> Requirement: All lines of the following material must be written out exactly as they appear.

> Data for processing:

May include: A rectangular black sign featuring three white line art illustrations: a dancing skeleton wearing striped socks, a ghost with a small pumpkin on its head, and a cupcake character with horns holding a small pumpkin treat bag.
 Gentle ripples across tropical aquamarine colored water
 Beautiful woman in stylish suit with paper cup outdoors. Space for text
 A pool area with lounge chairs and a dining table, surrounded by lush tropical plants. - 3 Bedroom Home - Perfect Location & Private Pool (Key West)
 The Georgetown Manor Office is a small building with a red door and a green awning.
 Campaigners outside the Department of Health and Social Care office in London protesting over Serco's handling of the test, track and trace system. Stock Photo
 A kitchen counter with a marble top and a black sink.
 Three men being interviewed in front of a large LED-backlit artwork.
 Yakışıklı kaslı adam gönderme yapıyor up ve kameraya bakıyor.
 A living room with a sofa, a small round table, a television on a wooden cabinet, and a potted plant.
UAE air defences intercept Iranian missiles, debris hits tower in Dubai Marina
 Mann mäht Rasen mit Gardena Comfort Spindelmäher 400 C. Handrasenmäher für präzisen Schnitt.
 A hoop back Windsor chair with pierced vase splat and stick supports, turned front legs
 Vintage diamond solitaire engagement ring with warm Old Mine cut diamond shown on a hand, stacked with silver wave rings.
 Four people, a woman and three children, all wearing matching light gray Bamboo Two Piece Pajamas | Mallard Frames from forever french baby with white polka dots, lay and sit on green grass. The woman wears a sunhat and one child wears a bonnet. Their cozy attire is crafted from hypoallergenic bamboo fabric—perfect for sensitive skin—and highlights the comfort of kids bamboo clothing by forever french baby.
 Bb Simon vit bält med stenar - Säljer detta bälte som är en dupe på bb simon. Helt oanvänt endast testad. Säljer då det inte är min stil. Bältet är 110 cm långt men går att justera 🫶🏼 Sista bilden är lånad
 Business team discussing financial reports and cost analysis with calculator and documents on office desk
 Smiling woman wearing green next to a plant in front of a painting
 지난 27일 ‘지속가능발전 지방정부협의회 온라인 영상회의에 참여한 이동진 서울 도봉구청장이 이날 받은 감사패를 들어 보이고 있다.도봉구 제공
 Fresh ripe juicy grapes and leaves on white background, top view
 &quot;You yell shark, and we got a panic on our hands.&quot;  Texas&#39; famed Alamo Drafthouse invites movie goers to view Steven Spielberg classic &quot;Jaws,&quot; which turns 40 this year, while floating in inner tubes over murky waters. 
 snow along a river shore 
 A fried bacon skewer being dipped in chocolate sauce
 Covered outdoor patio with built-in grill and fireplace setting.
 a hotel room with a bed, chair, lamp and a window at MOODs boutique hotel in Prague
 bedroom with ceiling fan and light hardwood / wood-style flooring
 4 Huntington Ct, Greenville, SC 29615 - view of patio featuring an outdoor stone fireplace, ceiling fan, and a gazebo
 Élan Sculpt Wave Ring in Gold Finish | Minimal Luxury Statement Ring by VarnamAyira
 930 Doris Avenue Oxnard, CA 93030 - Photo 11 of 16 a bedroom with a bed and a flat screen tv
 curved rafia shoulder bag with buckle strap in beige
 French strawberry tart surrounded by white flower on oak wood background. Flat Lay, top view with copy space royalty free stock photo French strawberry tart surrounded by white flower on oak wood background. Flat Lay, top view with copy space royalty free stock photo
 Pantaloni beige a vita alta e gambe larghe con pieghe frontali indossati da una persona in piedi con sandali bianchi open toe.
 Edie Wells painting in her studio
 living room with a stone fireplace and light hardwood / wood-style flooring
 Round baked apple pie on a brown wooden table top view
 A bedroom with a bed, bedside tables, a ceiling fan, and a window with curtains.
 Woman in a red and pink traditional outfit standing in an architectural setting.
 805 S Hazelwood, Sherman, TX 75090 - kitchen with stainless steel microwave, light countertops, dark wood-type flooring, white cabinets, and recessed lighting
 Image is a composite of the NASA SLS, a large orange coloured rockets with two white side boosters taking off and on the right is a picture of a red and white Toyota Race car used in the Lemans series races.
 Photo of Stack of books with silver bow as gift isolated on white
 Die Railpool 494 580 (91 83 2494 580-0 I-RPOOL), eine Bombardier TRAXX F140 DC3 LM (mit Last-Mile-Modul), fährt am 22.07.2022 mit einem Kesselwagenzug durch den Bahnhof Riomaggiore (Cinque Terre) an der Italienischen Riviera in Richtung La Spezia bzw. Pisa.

> Task answer:
May include: A rectangular black sign featuring three white line art illustrations: a dancing skeleton wearing striped socks, a ghost with a small pumpkin on its head, and a cupcake character with horns holding a small pumpkin treat bag.
 Gentle ripples across tropical aquamarine colored water
 Beautiful woman in stylish suit with paper cup outdoors. Space for text
 A pool area with lounge chairs and a dining table, surrounded by lush tropical plants. - 3 Bedroom Home - Perfect Location & Private Pool (Key West)
 The Georgetown Manor Office is a small building with a red door and a green awning.
 Campaigners outside the Department of Health and Social Care office in London protesting over Serco's handling of the test, track and trace system. Stock Photo
 A kitchen counter with a marble top and a black sink.
 Three men being interviewed in front of a large LED-backlit artwork.
 Yakışıklı kaslı adam gönderme yapıyor up ve kameraya bakıyor.
 A living room with a sofa, a small round table, a television on a wooden cabinet, and a potted plant.
UAE air defences intercept Iranian missiles, debris hits tower in Dubai Marina
 Mann mäht Rasen mit Gardena Comfort Spindelmäher 400 C. Handrasenmäher für präzisen Schnitt.
 A hoop back Windsor chair with pierced vase splat and stick supports, turned front legs
 Vintage diamond solitaire engagement ring with warm Old Mine cut diamond shown on a hand, stacked with silver wave rings.
 Four people, a woman and three children, all wearing matching light gray Bamboo Two Piece Pajamas | Mallard Frames from forever french baby with white polka dots, lay and sit on green grass. The woman wears a sunhat and one child wears a bonnet. Their cozy attire is crafted from hypoallergenic bamboo fabric—perfect for sensitive skin—and highlights the comfort of kids bamboo clothing by forever french baby.
 Bb Simon vit bält med stenar - Säljer detta bälte som är en dupe på bb simon. Helt oanvänt endast testad. Säljer då det inte är min stil. Bältet är 110 cm långt men går att justera 🫶🏼 Sista bilden är lånad
 Business team discussing financial reports and cost analysis with calculator and documents on office desk
 Smiling woman wearing green next to a plant in front of a painting
 지난 27일 ‘지속가능발전 지방정부협의회 온라인 영상회의에 참여한 이동진 서울 도봉구청장이 이날 받은 감사패를 들어 보이고 있다.도봉구 제공
 Fresh ripe juicy grapes and leaves on white background, top view
 &quot;You yell shark, and we got a panic on our hands.&quot;  Texas&#39; famed Alamo Drafthouse invites movie goers to view Steven Spielberg classic &quot;Jaws,&quot; which turns 40 this year, while floating in inner tubes over murky waters. 
 snow along a river shore 
 A fried bacon skewer being dipped in chocolate sauce
 Covered outdoor patio with built-in grill and fireplace setting.
 a hotel room with a bed, chair, lamp and a window at MOODs boutique hotel in Prague
 bedroom with ceiling fan and light hardwood / wood-style flooring
 4 Huntington Ct, Greenville, SC 29615 - view of patio featuring an outdoor stone fireplace, ceiling fan, and a gazebo
 Élan Sculpt Wave Ring in Gold Finish | Minimal Luxury Statement Ring by VarnamAyira
 930 Doris Avenue Oxnard, CA 93030 - Photo 11 of 16 a bedroom with a bed and a flat screen tv
 curved rafia shoulder bag with buckle strap in beige
 French strawberry tart surrounded by white flower on oak wood background. Flat Lay, top view with copy space royalty free stock photo French strawberry tart surrounded by white flower on oak wood background. Flat Lay, top view with copy space royalty free stock photo
 Pantaloni beige a vita alta e gambe larghe con pieghe frontali indossati da una persona in piedi con sandali bianchi open toe.
 Edie Wells painting in her studio
 living room with a stone fireplace and light hardwood / wood-style flooring
 Round baked apple pie on a brown wooden table top view
 A bedroom with a bed, bedside tables, a ceiling fan, and a window with curtains.
 Woman in a red and pink traditional outfit standing in an architectural setting.
 805 S Hazelwood, Sherman, TX 75090 - kitchen with stainless steel microwave, light countertops, dark wood-type flooring, white cabinets, and recessed lighting
 Image is a composite of the NASA SLS, a large orange coloured rockets with two white side boosters taking off and on the right is a picture of a red and white Toyota Race car used in the Lemans series races.
 Photo of Stack of books with silver bow as gift isolated on white
 Die Railpool 494 580 (91 83 2494 580-0 I-RPOOL), eine Bombardier TRAXX F140 DC3 LM (mit Last-Mile-Modul), fährt am 22.07.2022 mit einem Kesselwagenzug durch den Bahnhof Riomaggiore (Cinque Terre) an der Italienischen Riviera in Richtung La Spezia bzw. Pisa.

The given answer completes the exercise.